Hong Kong Trail (1985)
Length: 50 km · Stages: 8 · Opened: April 1985 · Named after: simply “Hong Kong Island”; the only one of the Four Trails not named after a person.
The logic behind the Hong Kong Trail’s birth is very different from that of the MacLehose Trail. The Hong Kong of 1985 was at its most anxious—the Sino-British Joint Declaration had just passed its first anniversary, the handover countdown had started, and the public’s uncertainty about the future was written into everything. The government’s introduction of the Hong Kong Trail that year was, in its very posture, a gentle gesture: at the most tense point of the Sino-British negotiations, it gave the more than one million urban residents of Hong Kong Island a “mountain trail right at their doorstep,” starting from Victoria Peak, where a 30-minute walk takes you out of the CBD and into native forest—something unique among Asian cities.
The 50 km traverse the island’s ridge across 8 stages, markers H001–H100. From Victoria Peak it runs east past Aberdeen Reservoir, the Tai Tam reservoir group, Mount Parker, and Tai Tam Gap, finally finishing at the Dragon’s Back beside Shek O. None of the 8 stages is long, each 4–8 km, making it the best beginner trail of the four—convenient supplies, MTR-accessible, signal online the whole way.
The stage to describe in detail is Stage 2. Setting out from Victoria Peak and following the ridge west at the junction of Harlech Road and Lugard Road, you pass Pinewood Battery. This battery was built by the British army in 1903, at an elevation of 307 meters, the highest fixed gun position in Hong Kong at the time. It was originally armed with two 6-inch BL coastal guns, and anti-aircraft guns were added in 1913—making it one of Hong Kong’s earliest air-defense positions. On the third day of the Battle of Hong Kong in December 1941, Pinewood Battery was demolished in a single strike by Japanese bombers using 250-kilogram bombs, and the British abandoned it on the spot. Today’s trail runs straight through the battery ruins: the magazine, soldiers’ quarters, and gun platforms are all still there, with cracks shaken loose by the bombs still on the walls. That moss-covered concrete disc beside trail marker H012 is the gun base from those days.

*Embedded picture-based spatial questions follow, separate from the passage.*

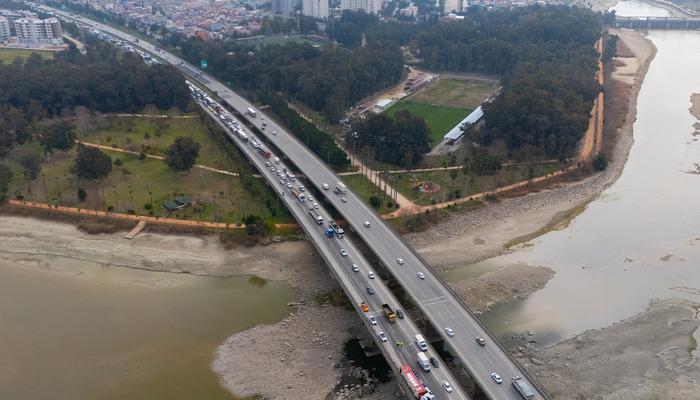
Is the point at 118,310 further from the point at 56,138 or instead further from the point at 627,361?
the point at 627,361

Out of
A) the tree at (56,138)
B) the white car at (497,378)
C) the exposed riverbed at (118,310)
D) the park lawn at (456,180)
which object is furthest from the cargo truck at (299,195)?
the tree at (56,138)

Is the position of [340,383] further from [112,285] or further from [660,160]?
[660,160]

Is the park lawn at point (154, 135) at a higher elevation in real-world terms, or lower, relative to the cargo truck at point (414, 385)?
higher

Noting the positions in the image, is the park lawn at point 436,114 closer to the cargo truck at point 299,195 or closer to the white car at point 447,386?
the cargo truck at point 299,195

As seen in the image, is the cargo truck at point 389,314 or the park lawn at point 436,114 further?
the park lawn at point 436,114

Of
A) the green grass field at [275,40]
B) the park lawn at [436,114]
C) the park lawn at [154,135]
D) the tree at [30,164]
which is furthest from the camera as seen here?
the green grass field at [275,40]

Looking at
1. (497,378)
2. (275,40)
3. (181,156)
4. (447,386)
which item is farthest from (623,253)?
(275,40)

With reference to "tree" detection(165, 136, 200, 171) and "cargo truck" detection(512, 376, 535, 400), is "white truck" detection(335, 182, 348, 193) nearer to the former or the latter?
"tree" detection(165, 136, 200, 171)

Photo: Wikimedia Commons / CC BY-SA 3.0.

Photo: Wikimedia Commons / CC BY-SA 4.0.
The Hong Kong Trail also calls for writing about a place not on the trail itself but that the trail passes by: Wong Nai Chung Gap. It lies between Stages 3 and 4—the trail itself skirts around it from Tai Tam Reservoir, but the entrance to the gap is right beside the trail. On December 19, 1941, the Japanese 230th Regiment landed at North Point and pushed south, aiming to sever the north-south link of the island’s defenders. Holding this gap were the Winnipeg Grenadiers—a unit hastily reinforced to Hong Kong only in November 1941, average age 22, with almost no mountain-warfare experience. In this 800-meter-wide valley they held out for three days and three nights, and their commander, Brigadier John Lawson, was killed leading his men in a counter-charge from the command post at dawn on December 19—making him the first Commonwealth brigadier to be killed in battle in the entire Second World War. Today the gap has the “Hong Kong Defence Relics Trail” (a short route of about 5 km), with 10 stops marking the machine-gun positions, magazines, and dressing stations of those days. If you walk only the Hong Kong Trail without detouring into Wong Nai Chung Gap, you will miss the heaviest kilometer of the entire trail.
On-the-ground info: Stage 2 is the easiest beginner stage of the Hong Kong Trail—take bus 15 from MTR Central Station to The Peak, set out from Lion’s Pavilion along Harlech Road, and in under 2 km you reach Pinewood Battery, all on paved surface, sneakers are fine, and you can loop back to The Peak in 1.5 hours. Stage 8 is the Dragon’s Back—but the story of the Dragon’s Back, and its transformation from an ordinary final stage into what Time Asia named the “best urban hike in Asia” in 2004, I’ll save for a standalone account in Part III. Here I’ll just offer a transitional line: when you reach that stone at H094 and the sea-and-sky horizon suddenly opens before you, the wind pouring in from both sides, you’ll understand why Time used the phrase “rocky spine at the city’s edge.”
Lantau Trail (1984)
Length: 70 km · Stages: 12 (loop) · Opened: December 1984 · Named after: Lantau Peak (934 m), the highest point on the route; the only one of the Four Trails that forms a loop.
Before the 1980s, Lantau Island was almost another world to Hongkongers. It took 50 minutes by fishing boat from Central, the island had few roads, only temples, villages, salted-fish drying grounds, and a few abandoned British army barracks. In 1983 the Hong Kong government decided to bring all of Lantau into the country park system, and the next year it introduced the Lantau Trail—an obvious policy swap: locking in development under the name of “countryside,” handing the entire island over to hikers and temples. The expanse of green we see today from the Ngong Ping 360 cable car is what that one signature in 1984 locked in.
The 70 km circle the main ridge of Lantau across 12 stages, starting from Mui Wo pier, running clockwise via Chi Ma Wan → Cheung Sha → Shui Hau → Shek Pik → Pak Kung Au → Lantau Peak → Ngong Ping → Tung Chung, then looping back via Tai O → Sham Wat → and finally back to Mui Wo. Each stage is 2.5–10.5 km, markers L001–L140.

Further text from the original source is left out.